Salin lagi bagian teks soal penundaan pemilu di antara "Sementara lembaga negara" dan "di ranah legislatif.", termasuk keduanya, lalu tukar "DPD RI" dengan "Dewan Perwakilan Daerah".

------ Teks

Gagasan penundaan pemilu sebenarnya menjadi diskursus menarik dari kacamata politik dan konstitusi. Apalagi, ide ini terlontar dari pimpinan partai yang notabene peserta pemilu langsung, bahkan juga sebagai salah satu pimpinan DPR RI.
Sementara lembaga negara yang berwenang melakukan amandemen konstitusi adalah MPR RI, yang berisi anggota DPR RI dan DPD RI.
Bahkan, PKB tidak sendiri. Ada Golkar dan PAN yang telah menyatakan kesamaan pandangannya. Pada sisi lain, statemen di media juga menunjukkan PDIP, Nasdem, Demokrat, dan PKS tidak setuju ide menunda pemilu.
DPD RI sendiri berkepentingan dilakukan amandemen karena menghendaki kesetaraan kewenangan dengan DPR RI. Lalu bagaimana sikap Presiden Jokowi? Sejauh ini, pemerintah menyatakan tidak mau turut campur karena memandang penundaan pemilu berada di ranah legislatif.
Tentu sikap tersebut dapat dimaklumi karena pemerintah tidak ingin mengesankan mau melanggengkan kekuasaan. Apalagi, beberapa kali Presiden Jokowi menggarisbawahi akan taat dengan konstitusi yang menyatakan masa kekuasaan seorang presiden maksimal berlangsung selama dua periode.
Pasal 7 UUD 1945 menyatakan presiden dan wakil presiden memegang jabatan selama lima tahun, dan sesudahnya dapat dipilih kembali dalam jabatan yang sama, hanya untuk satu kali masa jabatan.

------------
------ Data mentah

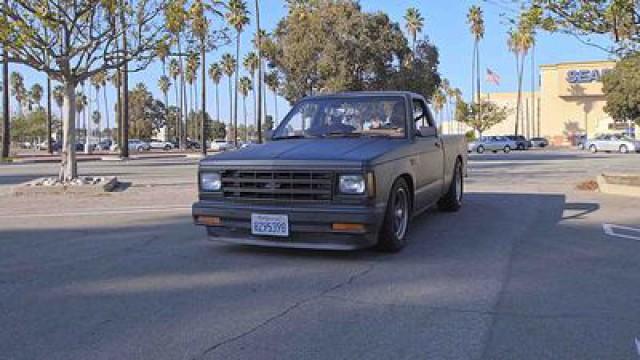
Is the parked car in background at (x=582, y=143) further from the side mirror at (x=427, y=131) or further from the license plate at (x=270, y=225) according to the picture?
the license plate at (x=270, y=225)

------------

Jawabannya di bawah
Sementara lembaga negara yang berwenang melakukan amandemen konstitusi adalah MPR RI, yang berisi anggota DPR RI dan Dewan Perwakilan Daerah.
Bahkan, PKB tidak sendiri. Ada Golkar dan PAN yang telah menyatakan kesamaan pandangannya. Pada sisi lain, statemen di media juga menunjukkan PDIP, Nasdem, Demokrat, dan PKS tidak setuju ide menunda pemilu.
Dewan Perwakilan Daerah sendiri berkepentingan dilakukan amandemen karena menghendaki kesetaraan kewenangan dengan DPR RI. Lalu bagaimana sikap Presiden Jokowi? Sejauh ini, pemerintah menyatakan tidak mau turut campur karena memandang penundaan pemilu berada di ranah legislatif.